## Friday, February 10, 2012

### Solving the Boggle Game - Recursion, Prefix Tree, and Dynamic Programming

I spent this past weekend designing the game of Boggle. Although it looks like a simple game at a high level, implementing it in a programming language was a great experience. I had to use recursion, sorting, searching, prefix trees (also knows as trie's), and dynamic programming as I was improving the run time of the program. So here is a summary of the work I did in trying to write a very optimal solution to the Boggle game:

*Image courtesy: http://stackoverflow.com/questions/746082/how-to-find-list-of-possible-words-from-a-letter-matrix-boggle-solver

The game of Boggle is played on a N x N board (usually made of cubes that has letters engraved on it). Given a dictionary, you will have to construct words on the board following these rules:

i) The letters in the word must be "adjacent" to each other
ii) Two letters on the board are "adjacent" if they are located on the board next to each other horizontally, vertically, or diagonally.
iii) A word must be 3 or more letters long to be valid

The more words you can construct, the more points you get. Longer words get more points.

In computerse: given an N x N board, and a dictionary containing hundreds of thousands of words, construct those words from the board that are found in the dictionary.

There are a number of approaches that one can take to solve this problem. I designed three different algorithms to solve it. Here are they:

First solution - Recursion + Binary Search:

In this approach, we recurse (using backtracking) through the board and generate all possible words. For each word that are three or more letters long we check to see if it's in the dictionary. If it is, we have a match!

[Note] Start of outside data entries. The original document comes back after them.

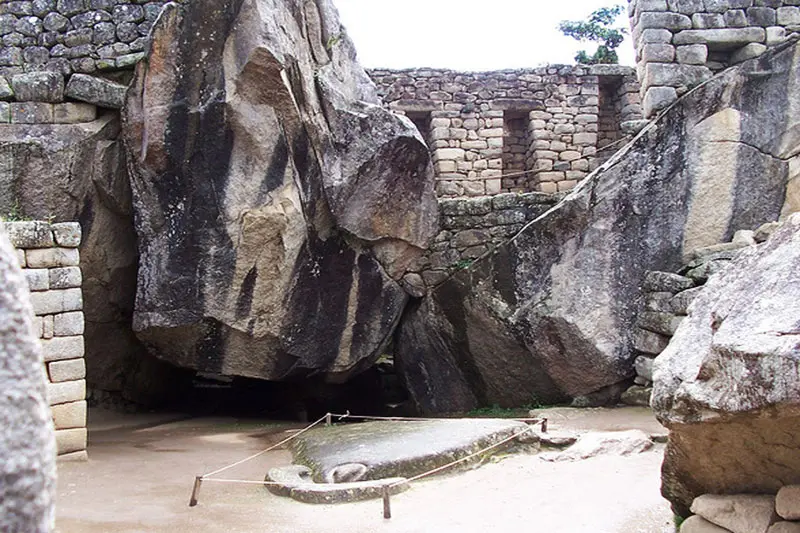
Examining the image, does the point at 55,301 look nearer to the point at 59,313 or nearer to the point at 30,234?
the point at 59,313

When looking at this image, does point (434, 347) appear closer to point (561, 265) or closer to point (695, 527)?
point (561, 265)

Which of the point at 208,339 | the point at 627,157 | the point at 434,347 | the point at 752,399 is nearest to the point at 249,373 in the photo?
the point at 208,339

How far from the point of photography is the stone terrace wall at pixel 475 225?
393 inches

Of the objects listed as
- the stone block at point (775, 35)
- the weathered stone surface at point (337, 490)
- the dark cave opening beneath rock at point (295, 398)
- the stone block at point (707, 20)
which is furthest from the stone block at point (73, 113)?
the stone block at point (775, 35)

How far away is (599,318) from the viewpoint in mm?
8398

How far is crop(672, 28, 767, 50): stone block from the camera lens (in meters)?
8.97

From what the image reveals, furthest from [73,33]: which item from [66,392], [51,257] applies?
[66,392]

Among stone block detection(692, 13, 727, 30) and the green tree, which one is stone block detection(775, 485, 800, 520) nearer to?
stone block detection(692, 13, 727, 30)

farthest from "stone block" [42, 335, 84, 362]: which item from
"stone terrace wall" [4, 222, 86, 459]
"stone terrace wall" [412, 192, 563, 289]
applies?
"stone terrace wall" [412, 192, 563, 289]

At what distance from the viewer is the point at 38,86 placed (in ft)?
28.6

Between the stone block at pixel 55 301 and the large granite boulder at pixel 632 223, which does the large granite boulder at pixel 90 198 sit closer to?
the stone block at pixel 55 301

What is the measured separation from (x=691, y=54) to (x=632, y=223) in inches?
89.6

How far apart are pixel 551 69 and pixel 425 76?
2.15 meters

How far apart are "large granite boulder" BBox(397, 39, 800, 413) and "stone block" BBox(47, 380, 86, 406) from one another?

Here is the algorithm steps:

1. Read in the dictionary in to a container in memory.
2. Sort the dictionary.
3. Using backtracking, search the board for words.
4. If a word is found and it contains 3 or more letters, do a binary search on the dictionary to see if the word is there.
5. If searching was successful in the previous step, print the letter out.
6. Continue step 3-5 as long as there are more words to construct on the board.

Complexity of this approach:

In this solution, we do a good job on the dictionary search. Using binary search, we are quickly finding out whether a word is in dictionary or not. But the real bottleneck is in searching the board for words. For an N x N board the search space is O((N*N)!). I am not exactly sure about this number, but you can find some discussions of it here: http://www.danvk.org/wp/2007-08-02/how-many-boggle-boards-are-there/.
(N*N)! is a HUGE number even for N = 5. So this approach is is impractical and out of question for any useful implementation.

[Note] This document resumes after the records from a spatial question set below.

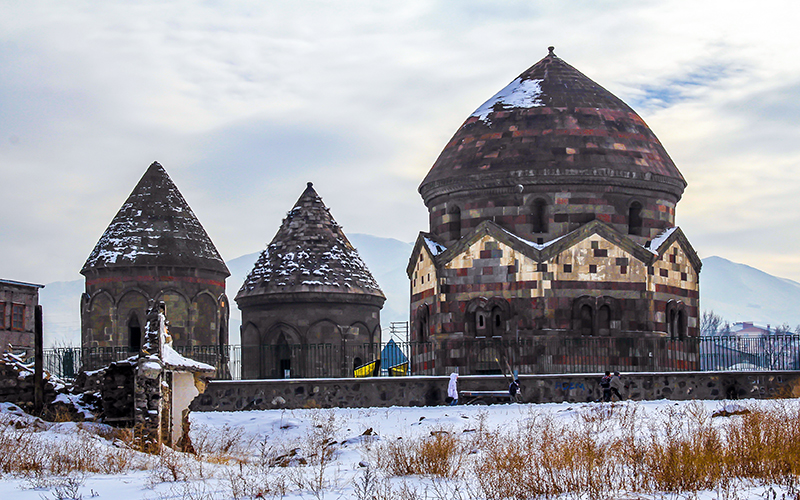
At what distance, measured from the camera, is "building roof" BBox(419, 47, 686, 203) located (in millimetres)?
31203

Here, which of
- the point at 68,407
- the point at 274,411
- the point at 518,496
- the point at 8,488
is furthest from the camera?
the point at 274,411

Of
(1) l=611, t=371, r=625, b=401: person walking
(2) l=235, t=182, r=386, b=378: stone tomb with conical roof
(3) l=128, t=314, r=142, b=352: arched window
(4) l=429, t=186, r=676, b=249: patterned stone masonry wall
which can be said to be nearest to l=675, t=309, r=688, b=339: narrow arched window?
(4) l=429, t=186, r=676, b=249: patterned stone masonry wall

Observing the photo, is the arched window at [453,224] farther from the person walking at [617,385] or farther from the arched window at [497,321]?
the person walking at [617,385]

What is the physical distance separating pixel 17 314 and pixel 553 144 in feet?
64.8

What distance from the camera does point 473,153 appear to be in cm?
3219

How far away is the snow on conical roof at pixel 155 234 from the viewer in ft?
124

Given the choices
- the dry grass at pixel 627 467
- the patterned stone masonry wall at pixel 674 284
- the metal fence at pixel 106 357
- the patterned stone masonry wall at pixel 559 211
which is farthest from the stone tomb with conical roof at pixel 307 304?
the dry grass at pixel 627 467

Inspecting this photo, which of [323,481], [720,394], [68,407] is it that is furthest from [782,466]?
[68,407]

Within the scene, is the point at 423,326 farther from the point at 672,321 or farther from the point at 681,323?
the point at 681,323

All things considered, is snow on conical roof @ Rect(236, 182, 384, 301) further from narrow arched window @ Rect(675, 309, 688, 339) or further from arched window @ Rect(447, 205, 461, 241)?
narrow arched window @ Rect(675, 309, 688, 339)

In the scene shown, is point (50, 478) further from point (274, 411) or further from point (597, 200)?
point (597, 200)

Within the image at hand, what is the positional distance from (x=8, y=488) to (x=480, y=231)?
735 inches

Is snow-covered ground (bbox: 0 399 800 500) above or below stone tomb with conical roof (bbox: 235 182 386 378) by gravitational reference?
below

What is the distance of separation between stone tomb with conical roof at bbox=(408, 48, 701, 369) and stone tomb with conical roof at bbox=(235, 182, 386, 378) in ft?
15.4
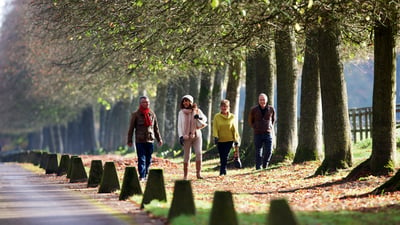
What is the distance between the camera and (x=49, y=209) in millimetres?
14555

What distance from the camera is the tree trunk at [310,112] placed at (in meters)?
23.5

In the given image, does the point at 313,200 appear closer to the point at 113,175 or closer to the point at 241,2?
the point at 241,2

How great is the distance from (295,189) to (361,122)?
18799 mm

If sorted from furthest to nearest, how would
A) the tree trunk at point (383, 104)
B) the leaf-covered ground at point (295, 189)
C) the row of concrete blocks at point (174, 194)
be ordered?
the tree trunk at point (383, 104) < the leaf-covered ground at point (295, 189) < the row of concrete blocks at point (174, 194)

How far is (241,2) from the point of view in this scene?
49.2ft

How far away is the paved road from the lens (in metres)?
12.5

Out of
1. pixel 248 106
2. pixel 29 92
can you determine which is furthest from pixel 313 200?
pixel 29 92

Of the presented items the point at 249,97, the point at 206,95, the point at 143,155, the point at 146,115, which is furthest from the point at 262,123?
the point at 206,95

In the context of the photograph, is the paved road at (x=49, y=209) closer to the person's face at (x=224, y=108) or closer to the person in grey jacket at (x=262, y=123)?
the person's face at (x=224, y=108)

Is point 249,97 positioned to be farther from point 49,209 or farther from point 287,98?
point 49,209

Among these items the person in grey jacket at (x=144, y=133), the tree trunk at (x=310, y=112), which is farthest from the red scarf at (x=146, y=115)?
the tree trunk at (x=310, y=112)

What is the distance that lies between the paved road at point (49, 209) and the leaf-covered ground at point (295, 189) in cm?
181

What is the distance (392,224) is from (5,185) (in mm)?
13467

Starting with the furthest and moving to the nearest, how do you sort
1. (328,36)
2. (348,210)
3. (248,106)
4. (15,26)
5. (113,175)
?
(15,26)
(248,106)
(328,36)
(113,175)
(348,210)
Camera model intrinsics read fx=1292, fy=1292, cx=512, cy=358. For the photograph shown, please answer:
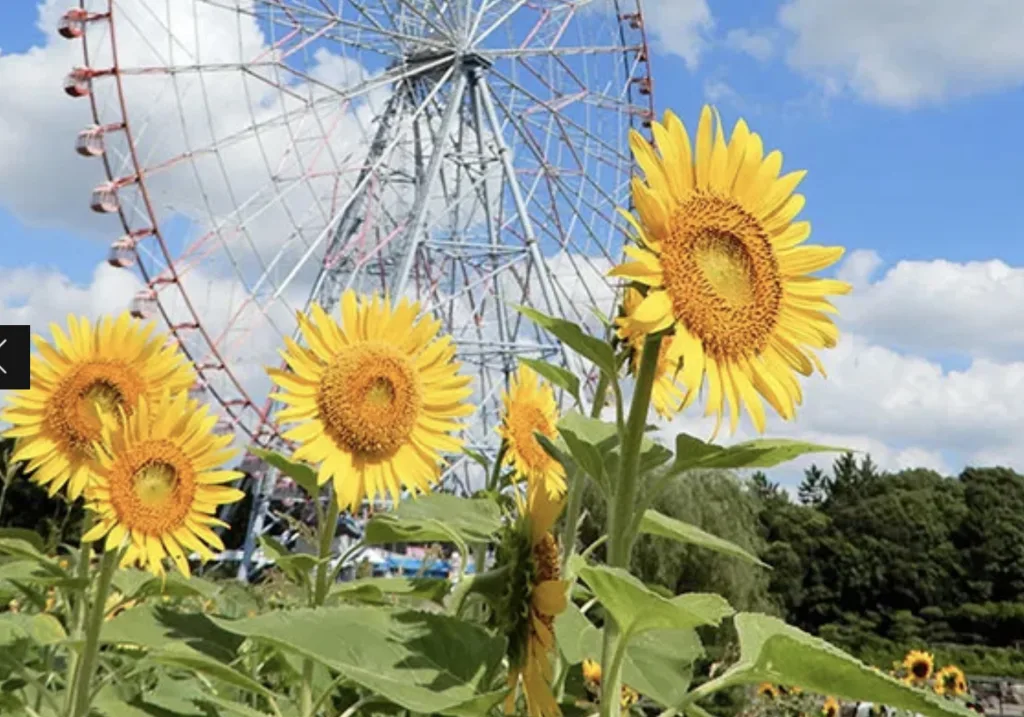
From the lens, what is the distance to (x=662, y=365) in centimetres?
129

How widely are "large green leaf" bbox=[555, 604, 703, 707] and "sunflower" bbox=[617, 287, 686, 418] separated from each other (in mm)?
198

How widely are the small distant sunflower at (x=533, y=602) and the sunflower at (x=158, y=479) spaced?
1.52 ft

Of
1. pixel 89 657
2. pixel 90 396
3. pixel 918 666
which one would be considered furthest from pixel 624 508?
pixel 918 666

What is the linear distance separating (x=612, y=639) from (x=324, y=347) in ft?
1.57

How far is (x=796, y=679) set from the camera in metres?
0.89

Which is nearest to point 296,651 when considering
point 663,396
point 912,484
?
point 663,396

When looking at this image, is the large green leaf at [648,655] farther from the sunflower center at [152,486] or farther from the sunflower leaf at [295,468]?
the sunflower center at [152,486]

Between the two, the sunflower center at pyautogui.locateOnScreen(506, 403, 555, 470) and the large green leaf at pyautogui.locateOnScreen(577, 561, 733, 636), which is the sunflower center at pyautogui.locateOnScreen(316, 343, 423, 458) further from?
the large green leaf at pyautogui.locateOnScreen(577, 561, 733, 636)

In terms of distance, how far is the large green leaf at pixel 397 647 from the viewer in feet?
2.67

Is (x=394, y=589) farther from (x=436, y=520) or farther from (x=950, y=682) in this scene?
(x=950, y=682)

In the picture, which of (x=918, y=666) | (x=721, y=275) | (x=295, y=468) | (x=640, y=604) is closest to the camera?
(x=640, y=604)

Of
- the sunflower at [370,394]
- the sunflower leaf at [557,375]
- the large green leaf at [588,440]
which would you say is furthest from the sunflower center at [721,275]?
the sunflower at [370,394]

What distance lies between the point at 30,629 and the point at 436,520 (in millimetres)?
681

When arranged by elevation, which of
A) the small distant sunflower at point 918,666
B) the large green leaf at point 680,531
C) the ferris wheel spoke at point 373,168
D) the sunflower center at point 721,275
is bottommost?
the small distant sunflower at point 918,666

Second Solution - Pruned Recursion + Prefix Tree (also known as a Trie):

From the previous approach, our major concern was the enormous search space on the board. Fortunately, using a a prefix tree or trie data structure we could significantly cut down on this search space. The reasoning behind this improvement is that, if a word "abc" does not occur as a prefix to any word in the dictionary there is no reason to keep searching for words after we encounter "abc" on the board. This actually cut down the run time a lot.

Here is the algorithm steps:

1. Read a word from the dictionary file.
2. Insert it into a prefix tree data structure in memory.
3. Repeat steps 1-2 until all words in the dictionary have been inserted into the prefix tree.
4. Using backtracking, search the board for words.
5. If a word is found and it contains 3 or more letters, search the prefix tree for the word.
6. If searching was *not* successful in the previous step, return from this branch of the backtracking stage. (There is no point to continue searching in this branch, nothing in the dictionary as the prefix tree says).
7. If searching was successful in step 5, continue searching by constructing more words along this branch of backtracking and stop when the leaf node has been reached in the prefix tree. (at that point there is nothing more to search).
8. Repeat steps 4-7 as long as there are more words to search in the backtracking.

Complexity of this approach:

This approach significantly improves on the first one. Building a prefix tree our of the dictionary words is O(W * L), where W is the number of words in the dictionary and L is the maximum length of a word in the dictionary.
Searching the board will be of the same order as the dictionary since we are not really searching words that are not in the dictionary. But in reality it will be more work than that as we still need to backtrack along the board to construct new words until we can consult the dictionary prefix tree to know whether it exists or not.

Third and Final Solution - No search space + Dynamic Programming:

The 2nd approach mentioned above was good enough until the board size was 5. Unfortunately with a board size of 6, that too was taking forever to complete!

It got me into thinking - "Dang, this search space is still too big to search! Can I just get rid of it entirely?" And then this idea popped into my mind: instead of random constructing word after word in this infinite ocean of words why don't I take a word from the dictionary and somehow magically check whether that's available on the board or not?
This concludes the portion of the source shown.